There are four basic elements of a franchise and one of these is the right to use the franchisor’s brand. A brand is a key component yet one that is often overlooked by prospective franchisees.
A brand is something that differentiates one business or trader from another. It can be a name, a symbol, or any other feature that identifies one seller’s goods or services as distinct from those of other sellers. When you invest in a franchise opportunity, a large proportion of what you will be paying for is the brand, including the franchisor’s intellectual property. The franchisor’s intellectual property will, most commonly, comprise of the trade secrets, confidential information, copyright, for example in the operations manual, and, of course, the franchisor’s name.
The only effective way that a franchisor can protect its name is by registering it as a registered trade mark. Some franchisors only register their name, others register both their name and logos, some only protect their logos. When making enquiries you should ensure that you always ascertain whether or not the franchisor has any registered trade marks and if so, what they are, i.e. name or logo or both. It is not necessarily better to have one or the other but what is important is to ensure that whichever carries the most weight in distinguishing the franchisor from other similar businesses, whether it is the name or the logo, is registered. If a franchisor does not have any registered trade marks you should tread carefully. It may well be that the franchisor has applied to register his trade marks recently and that the applications are still pending. If this is the case, you may wish to make further checks, for example check what stage the application is at and the likelihood of the application being accepted or rejected.
The things to look out for are:
- A statement which is usually contained in the recitals to the franchise agreement that the franchisor is either the owner of, or has the licence to use and sub-license, the intellectual property including the registered trade marks. If this statement is missing your alarm bells should be ringing.
- You should also check that the franchise agreement gives you the licence to use the franchisor’s trade marks for the duration of the term of the agreement.
And finally, check that the franchisor’s trade marks are valid, i.e. that they are registered for the territory in which you will be operating and that they have not expired.
However, a brand is more than just a name or symbol, it is an association that individuals develop from experiences which either they or somebody that they know had from dealing with a particular business. A brand is a promise of quality and consistency. Take for example, McDonald’s. When you see a McDonald’s restaurant you know exactly what to expect, precisely what is on the menu and you know that you will get the same “Big Mac” in London as you will in Paris, Berlin, Moscow or anywhere else in the world. The menu may differ slightly to accommodate seasonal variations and country-specific extra items but generally the core elements will always be the same. It is the knowledge of the food and service that you will receive, the consistent performance and quality that you know you can expect that will turn you towards McDonald’s rather than an unfamiliar local fast food outlet down the street.

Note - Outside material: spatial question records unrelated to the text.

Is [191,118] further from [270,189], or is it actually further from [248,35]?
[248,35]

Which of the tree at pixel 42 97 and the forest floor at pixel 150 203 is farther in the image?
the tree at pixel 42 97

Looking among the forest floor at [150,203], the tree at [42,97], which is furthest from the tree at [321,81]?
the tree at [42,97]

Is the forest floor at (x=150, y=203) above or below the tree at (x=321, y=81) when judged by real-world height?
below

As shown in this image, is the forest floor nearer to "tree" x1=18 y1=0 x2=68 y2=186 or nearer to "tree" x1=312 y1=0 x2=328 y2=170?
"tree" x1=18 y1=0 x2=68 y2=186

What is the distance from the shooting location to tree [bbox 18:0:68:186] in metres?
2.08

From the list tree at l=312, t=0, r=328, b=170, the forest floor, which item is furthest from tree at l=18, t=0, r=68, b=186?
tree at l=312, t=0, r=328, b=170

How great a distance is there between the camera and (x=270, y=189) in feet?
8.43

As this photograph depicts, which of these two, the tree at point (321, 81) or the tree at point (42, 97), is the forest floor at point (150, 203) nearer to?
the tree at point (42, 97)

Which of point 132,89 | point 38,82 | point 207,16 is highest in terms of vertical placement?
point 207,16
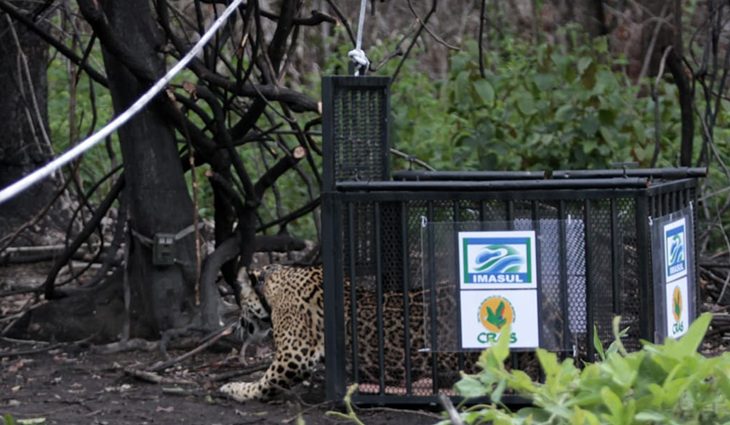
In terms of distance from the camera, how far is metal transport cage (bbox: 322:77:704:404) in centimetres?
548

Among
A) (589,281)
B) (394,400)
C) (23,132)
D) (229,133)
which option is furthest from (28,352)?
(589,281)

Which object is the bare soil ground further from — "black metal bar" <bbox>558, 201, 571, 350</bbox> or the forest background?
"black metal bar" <bbox>558, 201, 571, 350</bbox>

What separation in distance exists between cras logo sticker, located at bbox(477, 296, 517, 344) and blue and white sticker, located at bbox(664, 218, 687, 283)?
671 mm

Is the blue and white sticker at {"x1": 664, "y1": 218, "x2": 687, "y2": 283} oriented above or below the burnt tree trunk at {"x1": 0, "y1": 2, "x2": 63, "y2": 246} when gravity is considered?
below

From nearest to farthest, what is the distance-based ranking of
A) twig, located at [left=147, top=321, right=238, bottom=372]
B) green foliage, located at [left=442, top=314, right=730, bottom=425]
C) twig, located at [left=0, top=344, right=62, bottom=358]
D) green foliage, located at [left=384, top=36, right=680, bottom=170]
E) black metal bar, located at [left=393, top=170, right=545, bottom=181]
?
green foliage, located at [left=442, top=314, right=730, bottom=425], black metal bar, located at [left=393, top=170, right=545, bottom=181], twig, located at [left=147, top=321, right=238, bottom=372], twig, located at [left=0, top=344, right=62, bottom=358], green foliage, located at [left=384, top=36, right=680, bottom=170]

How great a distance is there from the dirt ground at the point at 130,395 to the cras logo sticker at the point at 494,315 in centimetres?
42

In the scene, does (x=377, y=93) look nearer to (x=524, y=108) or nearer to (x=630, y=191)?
(x=630, y=191)

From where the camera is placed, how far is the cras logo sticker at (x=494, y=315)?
5.45 meters

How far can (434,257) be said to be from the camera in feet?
18.1

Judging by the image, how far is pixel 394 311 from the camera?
18.9ft

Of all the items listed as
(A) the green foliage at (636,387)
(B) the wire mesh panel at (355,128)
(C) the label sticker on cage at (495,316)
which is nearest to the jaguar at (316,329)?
(C) the label sticker on cage at (495,316)

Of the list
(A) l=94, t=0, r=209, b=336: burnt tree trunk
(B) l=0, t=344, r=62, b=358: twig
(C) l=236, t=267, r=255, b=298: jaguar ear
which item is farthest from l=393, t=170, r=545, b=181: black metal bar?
(B) l=0, t=344, r=62, b=358: twig

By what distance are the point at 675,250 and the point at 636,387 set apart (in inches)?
106

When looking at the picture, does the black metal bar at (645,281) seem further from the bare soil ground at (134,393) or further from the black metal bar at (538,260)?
the bare soil ground at (134,393)
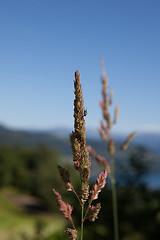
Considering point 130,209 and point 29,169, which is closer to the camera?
point 130,209

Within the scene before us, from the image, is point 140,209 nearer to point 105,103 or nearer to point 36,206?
point 105,103

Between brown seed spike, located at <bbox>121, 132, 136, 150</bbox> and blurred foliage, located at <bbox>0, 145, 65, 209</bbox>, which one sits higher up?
blurred foliage, located at <bbox>0, 145, 65, 209</bbox>

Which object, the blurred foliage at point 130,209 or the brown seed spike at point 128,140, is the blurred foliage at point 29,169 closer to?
the blurred foliage at point 130,209

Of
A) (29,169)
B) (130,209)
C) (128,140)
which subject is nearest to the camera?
(128,140)

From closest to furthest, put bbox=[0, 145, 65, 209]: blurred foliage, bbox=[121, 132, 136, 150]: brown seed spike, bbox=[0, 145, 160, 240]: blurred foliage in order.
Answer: bbox=[121, 132, 136, 150]: brown seed spike → bbox=[0, 145, 160, 240]: blurred foliage → bbox=[0, 145, 65, 209]: blurred foliage

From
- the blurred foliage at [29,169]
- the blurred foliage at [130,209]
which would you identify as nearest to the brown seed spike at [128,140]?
the blurred foliage at [130,209]

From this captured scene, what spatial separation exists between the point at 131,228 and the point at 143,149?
241cm

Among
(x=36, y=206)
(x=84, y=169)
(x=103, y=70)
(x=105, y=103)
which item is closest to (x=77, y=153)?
(x=84, y=169)

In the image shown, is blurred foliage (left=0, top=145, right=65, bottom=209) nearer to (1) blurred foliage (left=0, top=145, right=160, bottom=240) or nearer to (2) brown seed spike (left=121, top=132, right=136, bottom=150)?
(1) blurred foliage (left=0, top=145, right=160, bottom=240)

Building a successful brand takes time and money. Advertising is one aspect of brand building and you should check what advertising and marketing initiatives the franchisor undertakes. Some franchisors collect a marketing fee or marketing levy (usually between 2 – 4% of the franchisee’s gross revenues) and undertake all of the marketing themselves, others undertake marketing and advertising on a national basis only with franchisees responsible for local marketing.
Finally, it is worth asking the franchisor how it protects its brand. Does the franchisor take action and if so, what action does the franchisor take, against individuals who infringe on the franchisor’s rights or misuse the brand? What are the franchisor’s policies on use of their brand on the internet?
Given that a brand is a key element which makes one business stand out from all other businesses it is surprising how little importance is attributed to it during the due diligence exercise. Don’t forget, a brand is what you are paying for so check what you are getting!